Entries drawn from a collection:

########

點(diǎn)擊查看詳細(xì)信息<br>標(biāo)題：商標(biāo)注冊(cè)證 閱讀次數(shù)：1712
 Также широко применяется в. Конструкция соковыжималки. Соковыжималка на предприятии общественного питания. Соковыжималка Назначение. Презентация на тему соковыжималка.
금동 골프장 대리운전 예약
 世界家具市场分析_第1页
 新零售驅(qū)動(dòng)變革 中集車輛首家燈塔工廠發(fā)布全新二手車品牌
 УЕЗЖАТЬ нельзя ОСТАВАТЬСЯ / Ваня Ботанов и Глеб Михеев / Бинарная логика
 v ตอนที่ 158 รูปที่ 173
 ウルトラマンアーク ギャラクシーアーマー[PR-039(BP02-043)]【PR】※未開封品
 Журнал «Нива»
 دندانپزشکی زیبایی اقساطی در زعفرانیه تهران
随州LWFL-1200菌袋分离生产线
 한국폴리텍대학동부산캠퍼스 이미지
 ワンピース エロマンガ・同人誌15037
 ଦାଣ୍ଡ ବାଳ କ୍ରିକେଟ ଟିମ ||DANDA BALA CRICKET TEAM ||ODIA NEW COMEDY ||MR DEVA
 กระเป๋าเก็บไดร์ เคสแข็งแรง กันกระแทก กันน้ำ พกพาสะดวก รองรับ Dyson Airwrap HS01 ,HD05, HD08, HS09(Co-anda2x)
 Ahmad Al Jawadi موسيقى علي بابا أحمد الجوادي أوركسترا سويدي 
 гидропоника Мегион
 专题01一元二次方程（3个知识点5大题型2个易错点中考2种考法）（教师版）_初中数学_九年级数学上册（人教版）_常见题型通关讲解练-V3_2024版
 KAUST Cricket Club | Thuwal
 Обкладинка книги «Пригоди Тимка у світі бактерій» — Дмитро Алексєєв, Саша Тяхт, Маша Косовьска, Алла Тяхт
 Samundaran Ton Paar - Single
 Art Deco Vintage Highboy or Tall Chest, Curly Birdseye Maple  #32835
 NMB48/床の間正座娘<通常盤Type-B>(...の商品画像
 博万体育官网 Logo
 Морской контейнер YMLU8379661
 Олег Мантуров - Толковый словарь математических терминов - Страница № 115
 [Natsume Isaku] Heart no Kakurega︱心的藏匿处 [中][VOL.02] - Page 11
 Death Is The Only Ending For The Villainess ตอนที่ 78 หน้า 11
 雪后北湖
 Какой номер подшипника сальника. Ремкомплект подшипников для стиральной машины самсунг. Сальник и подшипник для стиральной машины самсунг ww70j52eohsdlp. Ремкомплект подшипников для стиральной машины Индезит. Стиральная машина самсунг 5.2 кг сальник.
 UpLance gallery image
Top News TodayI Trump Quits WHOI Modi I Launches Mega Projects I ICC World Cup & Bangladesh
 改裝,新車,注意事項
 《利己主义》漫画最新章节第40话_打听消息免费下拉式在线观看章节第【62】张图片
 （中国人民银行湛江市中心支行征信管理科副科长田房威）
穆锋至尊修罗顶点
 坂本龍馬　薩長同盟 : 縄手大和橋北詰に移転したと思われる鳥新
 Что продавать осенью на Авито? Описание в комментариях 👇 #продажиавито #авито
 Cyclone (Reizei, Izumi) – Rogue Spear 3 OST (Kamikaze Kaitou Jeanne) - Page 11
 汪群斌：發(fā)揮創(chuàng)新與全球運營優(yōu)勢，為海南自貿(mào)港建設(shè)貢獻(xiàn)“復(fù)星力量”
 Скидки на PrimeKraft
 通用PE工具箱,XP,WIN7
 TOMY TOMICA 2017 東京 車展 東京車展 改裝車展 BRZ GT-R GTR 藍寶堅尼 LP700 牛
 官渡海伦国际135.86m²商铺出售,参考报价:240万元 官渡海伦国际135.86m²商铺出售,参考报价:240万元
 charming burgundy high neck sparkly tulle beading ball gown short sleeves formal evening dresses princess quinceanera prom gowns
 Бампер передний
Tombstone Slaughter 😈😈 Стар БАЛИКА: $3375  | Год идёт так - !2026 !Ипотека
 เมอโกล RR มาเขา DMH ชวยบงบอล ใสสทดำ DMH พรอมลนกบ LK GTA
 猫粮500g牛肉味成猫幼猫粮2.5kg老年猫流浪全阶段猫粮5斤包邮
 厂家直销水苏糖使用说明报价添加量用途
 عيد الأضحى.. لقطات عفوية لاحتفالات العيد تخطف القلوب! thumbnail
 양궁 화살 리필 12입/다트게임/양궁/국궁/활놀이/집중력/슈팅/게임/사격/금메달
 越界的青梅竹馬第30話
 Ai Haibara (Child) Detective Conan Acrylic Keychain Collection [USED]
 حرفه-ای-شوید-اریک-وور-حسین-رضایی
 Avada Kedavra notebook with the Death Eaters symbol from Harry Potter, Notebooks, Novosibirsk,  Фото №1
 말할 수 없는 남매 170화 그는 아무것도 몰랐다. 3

########

• _Task description_
Copy out the records word for word, beginning with the first line and stopping after the line that contains "Cyclone (Reizei, Izumi)".

• _Worked solution_
點(diǎn)擊查看詳細(xì)信息<br>標(biāo)題：商標(biāo)注冊(cè)證 閱讀次數(shù)：1712
 Также широко применяется в. Конструкция соковыжималки. Соковыжималка на предприятии общественного питания. Соковыжималка Назначение. Презентация на тему соковыжималка.
금동 골프장 대리운전 예약
 世界家具市场分析_第1页
 新零售驅(qū)動(dòng)變革 中集車輛首家燈塔工廠發(fā)布全新二手車品牌
 УЕЗЖАТЬ нельзя ОСТАВАТЬСЯ / Ваня Ботанов и Глеб Михеев / Бинарная логика
 v ตอนที่ 158 รูปที่ 173
 ウルトラマンアーク ギャラクシーアーマー[PR-039(BP02-043)]【PR】※未開封品
 Журнал «Нива»
 دندانپزشکی زیبایی اقساطی در زعفرانیه تهران
随州LWFL-1200菌袋分离生产线
 한국폴리텍대학동부산캠퍼스 이미지
 ワンピース エロマンガ・同人誌15037
 ଦାଣ୍ଡ ବାଳ କ୍ରିକେଟ ଟିମ ||DANDA BALA CRICKET TEAM ||ODIA NEW COMEDY ||MR DEVA
 กระเป๋าเก็บไดร์ เคสแข็งแรง กันกระแทก กันน้ำ พกพาสะดวก รองรับ Dyson Airwrap HS01 ,HD05, HD08, HS09(Co-anda2x)
 Ahmad Al Jawadi موسيقى علي بابا أحمد الجوادي أوركسترا سويدي 
 гидропоника Мегион
 专题01一元二次方程（3个知识点5大题型2个易错点中考2种考法）（教师版）_初中数学_九年级数学上册（人教版）_常见题型通关讲解练-V3_2024版
 KAUST Cricket Club | Thuwal
 Обкладинка книги «Пригоди Тимка у світі бактерій» — Дмитро Алексєєв, Саша Тяхт, Маша Косовьска, Алла Тяхт
 Samundaran Ton Paar - Single
 Art Deco Vintage Highboy or Tall Chest, Curly Birdseye Maple  #32835
 NMB48/床の間正座娘<通常盤Type-B>(...の商品画像
 博万体育官网 Logo
 Морской контейнер YMLU8379661
 Олег Мантуров - Толковый словарь математических терминов - Страница № 115
 [Natsume Isaku] Heart no Kakurega︱心的藏匿处 [中][VOL.02] - Page 11
 Death Is The Only Ending For The Villainess ตอนที่ 78 หน้า 11
 雪后北湖
 Какой номер подшипника сальника. Ремкомплект подшипников для стиральной машины самсунг. Сальник и подшипник для стиральной машины самсунг ww70j52eohsdlp. Ремкомплект подшипников для стиральной машины Индезит. Стиральная машина самсунг 5.2 кг сальник.
 UpLance gallery image
Top News TodayI Trump Quits WHOI Modi I Launches Mega Projects I ICC World Cup & Bangladesh
 改裝,新車,注意事項
 《利己主义》漫画最新章节第40话_打听消息免费下拉式在线观看章节第【62】张图片
 （中国人民银行湛江市中心支行征信管理科副科长田房威）
穆锋至尊修罗顶点
 坂本龍馬　薩長同盟 : 縄手大和橋北詰に移転したと思われる鳥新
 Что продавать осенью на Авито? Описание в комментариях 👇 #продажиавито #авито
 Cyclone (Reizei, Izumi) – Rogue Spear 3 OST (Kamikaze Kaitou Jeanne) - Page 11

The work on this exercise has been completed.